Luzbelito is the eighth album by Argentine rock band Patricio Rey y sus Redonditos de Ricota, released in 1996. In 2007, the Argentine edition of Rolling Stone ranked it 88th on its list of "The 100 Greatest Albums of National Rock".

== Background ==
Luzbelito is a concept album, based on a fictional child of the Devil called "Luzbelito", plays with the ambiguities of human beliefs and behaviors from different points of view.

The recording began in Brazil on "Be Bop" Studios, São Paulo and then in Fort Lauderdale, Florida on "New River" Studios. Back in Buenos Aires, the mixing was completed in El Pie. Two songs on this album were re-recorded: "Blues de la libertad" and "Mariposa Pontiac", which were part of the Patricio Rey first demo, in 1982.

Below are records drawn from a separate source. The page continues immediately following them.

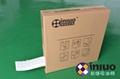 新络XL118魔术多功能折叠式吸油棉多规格变化吸油棉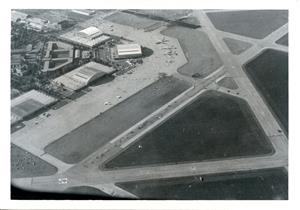 Arial View of Chanute Air Force Base, 1981, courtesy of the Urbana Free Library
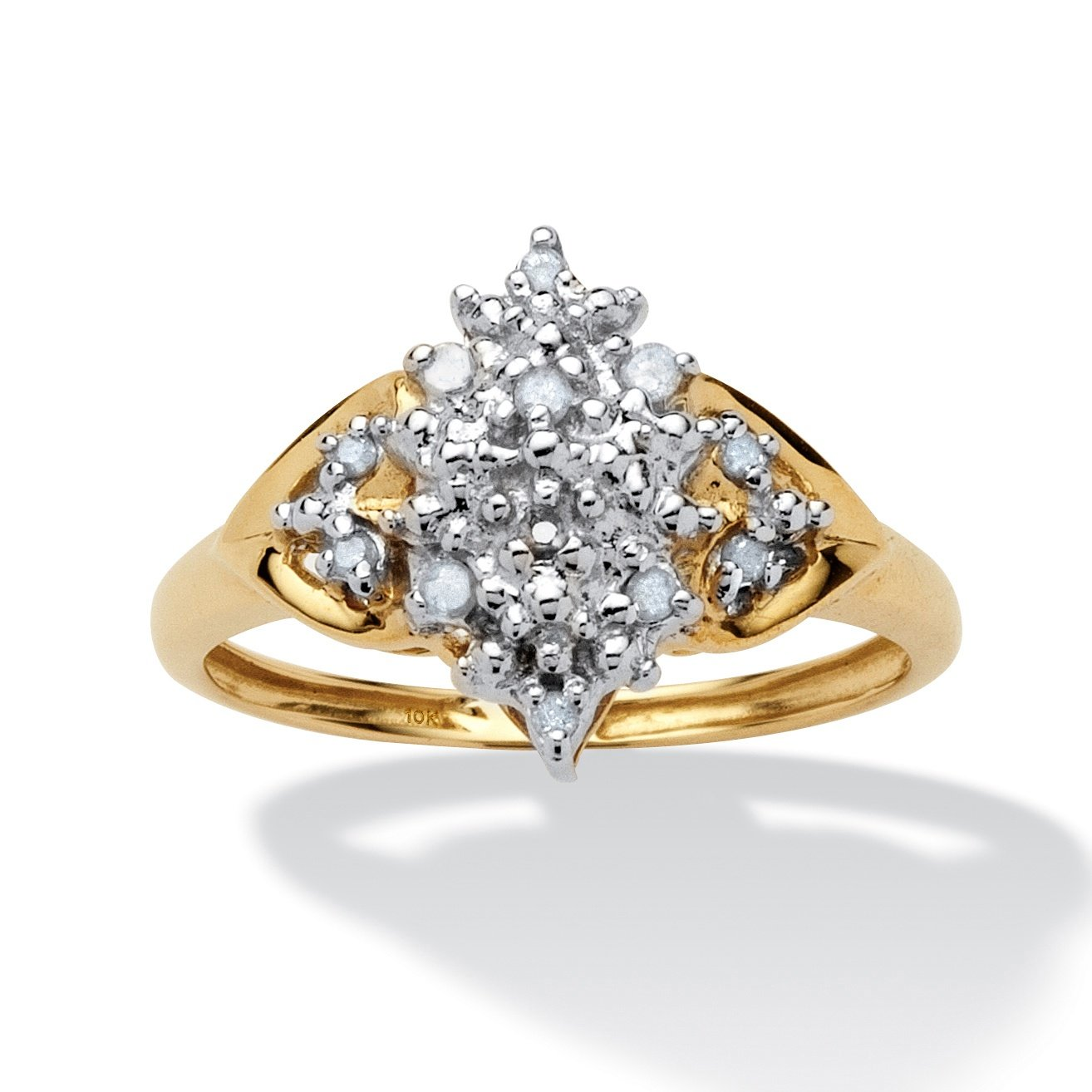 Round White Diamond 10k Gold Cluster Anniversary Ring (.10 cttw, GH Color, I3 Clarity) Size 7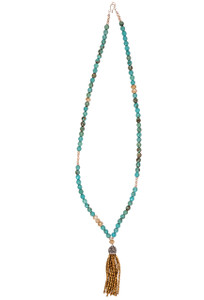 Ticklebutton Jewels Turquoise, Peach Freshwater Pearl and Crystal Tassel Necklace - Full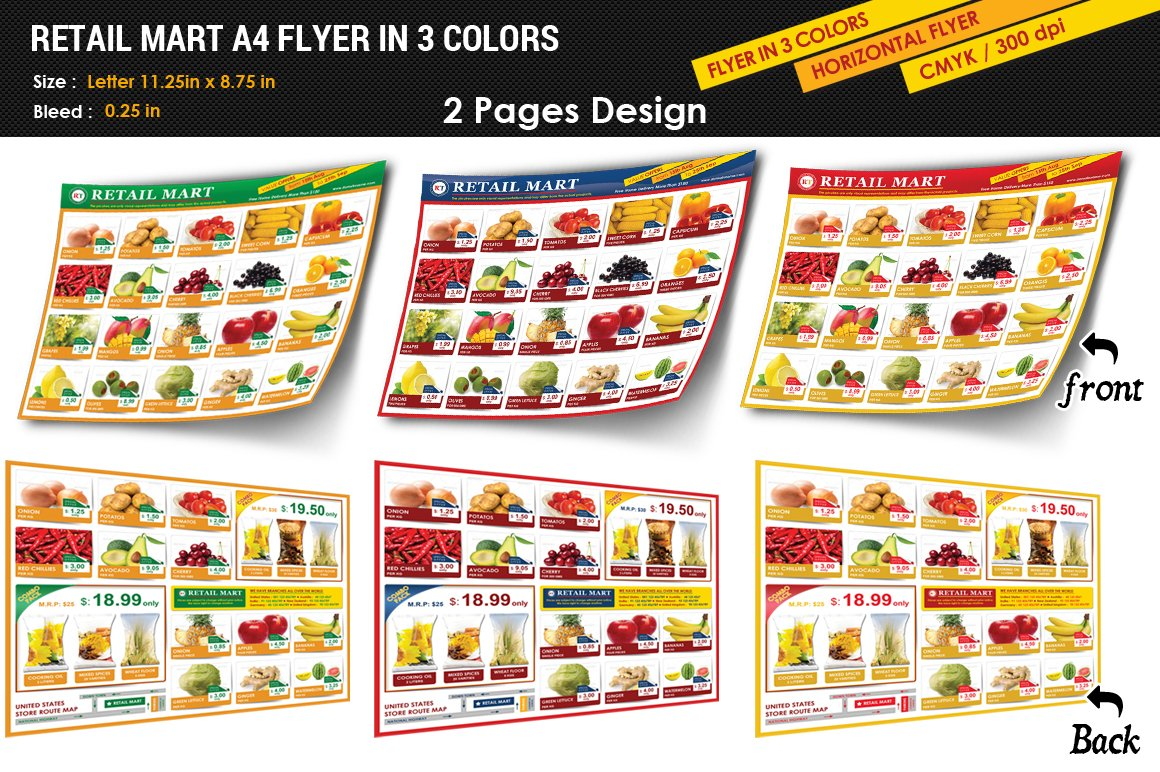 Supermarket Flyer Photos Graphics Fonts Themes Templates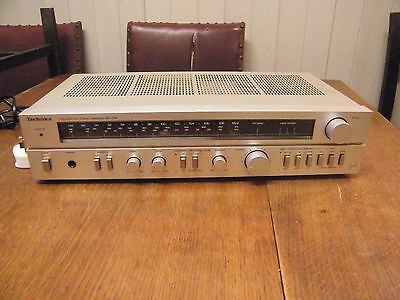 TECHNICS AMPLIFIER RECEIVER SA-104L nice condition Spares or repair
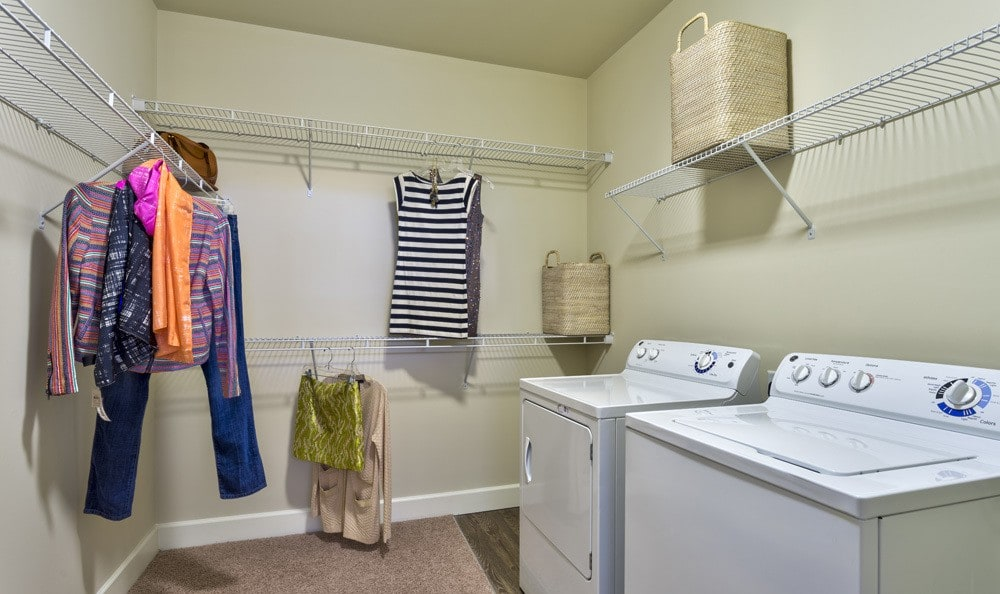 Laundry room at apartments in Raleigh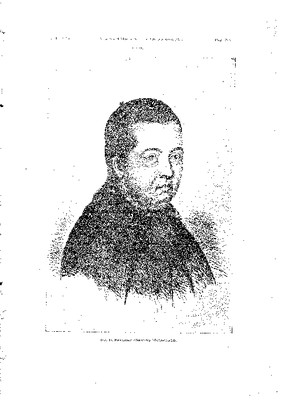 Un colaborador de Hidalgo.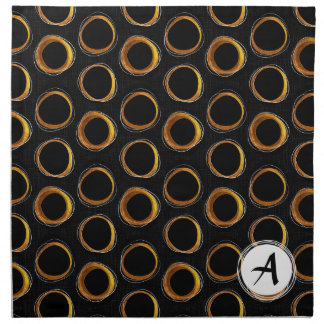 To pave Eclipse Mid-Century Modern Black & Gold Napkin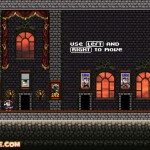 Epic Adventure Time: Revolt in Ogre Town Screenshot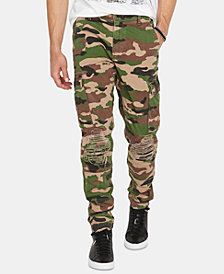 Buffalo David Bitton Men's Pagod Tapered Slim-Fit Camouflage Cargo Jeans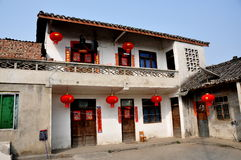 Pengzhou, China: Farmhouse with New Year Decorations Royalty Free Stock Image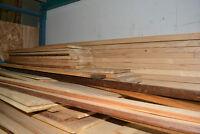 Nous achetons du bois héritage! / We buy heritage wood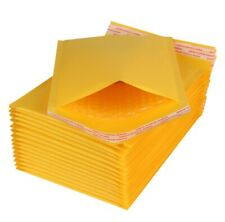 102550 Kraft Bubble Mailers Padded Envelope Shipping Bags Seal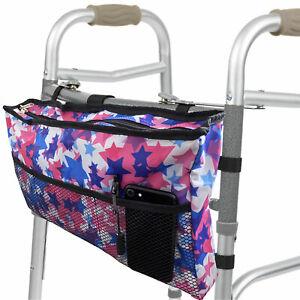 vtarp  Zimmer Frame Bag - Walker Water Resistant Accessory Basket Provides Hands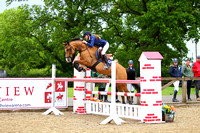 Class 12 - Outdoor - Pony Foxhunter - Second Round (1.20m)
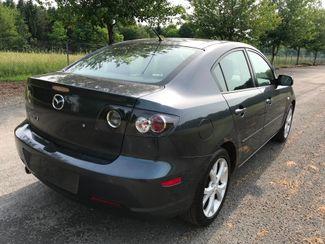 2009 Mazda Mazda3 Ravenna, Ohio 3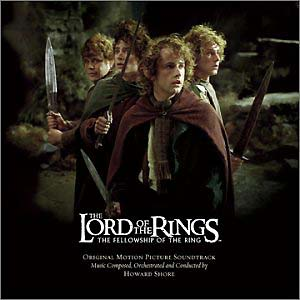Howard Shore - The Lord Of The Rings: The Return Of The King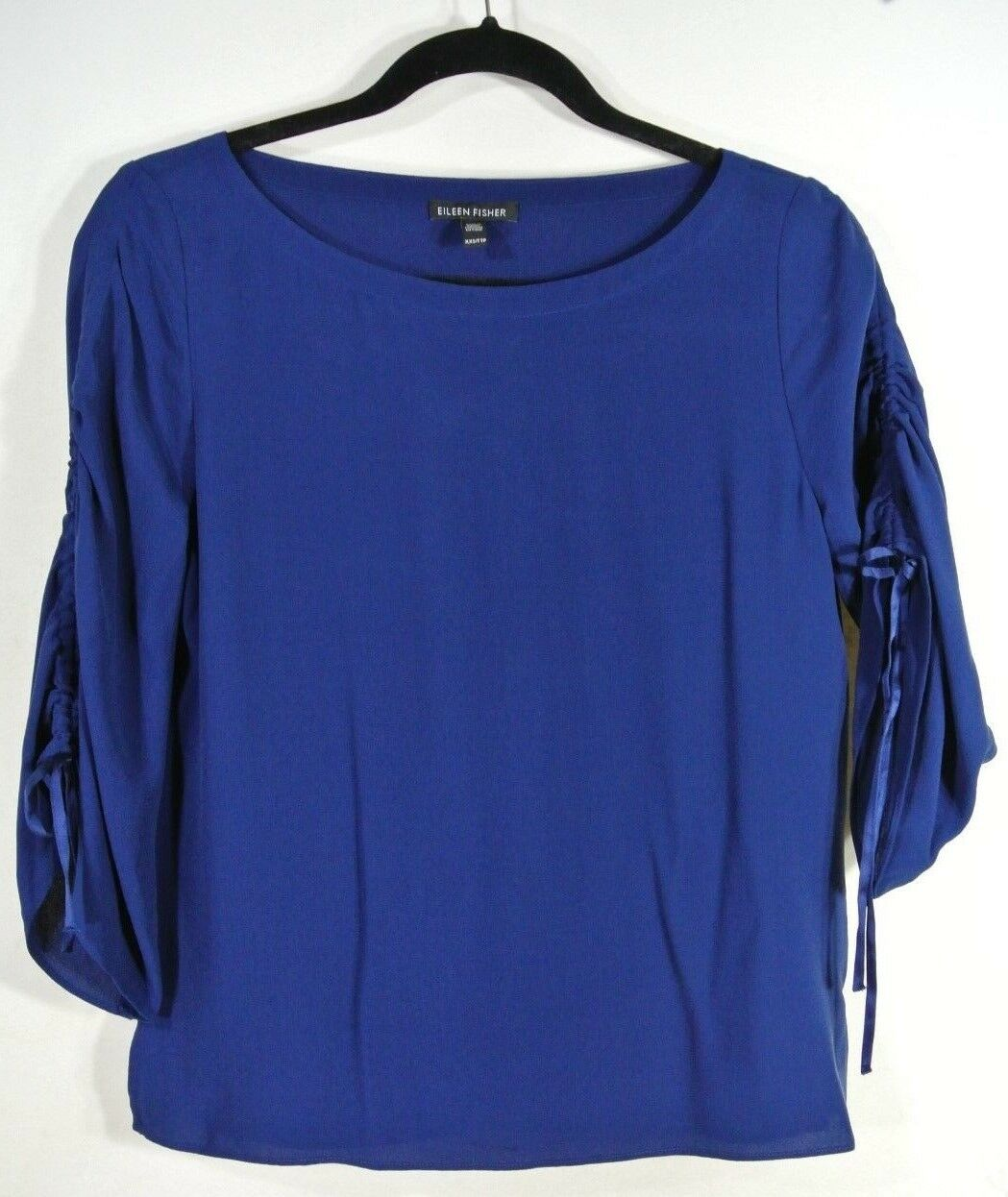 NEW  Eileen Fisher Ruched Sleeve Ballet Neck Silk Top in Navy - Größe XXS  T324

The tour began in Santa Fe, in August 1996 and continued through Tandil and Mar del Plata.

== Track listing ==
- All songs written by Solari/Beilinson.

| No. | Title | Length |
|---|---|---|
| 1. | "Luzbelito y las sirenas [Luzbelito And The Sirens]" | 4:06 |
| 2. | "Cruz Diablo! [Cross Devil]" | 4:13 |
| 3. | "Ella baila con todos [She Dances With Everybody]" | 4:59 |
| 4. | "Fanfarria del Cabrío [Fanfare Of The Goat]" | 5:08 |
| 5. | "Nuotatori Professionisti [Professional Swimmers]" | 4:41 |
| 6. | "Blues de la libertad [Freedom Blues]" | 5:00 |
| 7. | "La dicha no es cosa alegre [Happiness Is Not A Joyful Thing]" | 5:37 |
| 8. | "Me matan limón! [They Kill Me, Limon!]" | 3:35 |
| 9. | "Rock yugular [Jugular Rock]" | 7:04 |
| 10. | "Mariposa Pontiac - Rock del país [Pontiac Butterfly - Country Rock]" | 4:49 |
| 11. | "Juguetes perdidos [Lost Toys]" | 7:09 |

== Personnel ==
- Patricio Rey
- Indio Solari - Lead Vocals.
- Skay Beilinson - Guitars.
- Semilla Bucciarelli - Bass guitar.
- Walter Sidotti - Drums.
- Sergio Dawi - Saxophone.

- Guest
- Lito Vitale - Keyboards.
- Rodolfo Yaria - Trumpet on "Fanfarria del cabrío".
- Metaleira Mantequeira - Brass.

=== Additional personnel ===
- Poly - Management.
- Rocambole - Art cover and design.
- Silvio Reyes Quintana - Graphic Design.
- Juan Manuel Moreno - Graphic Design.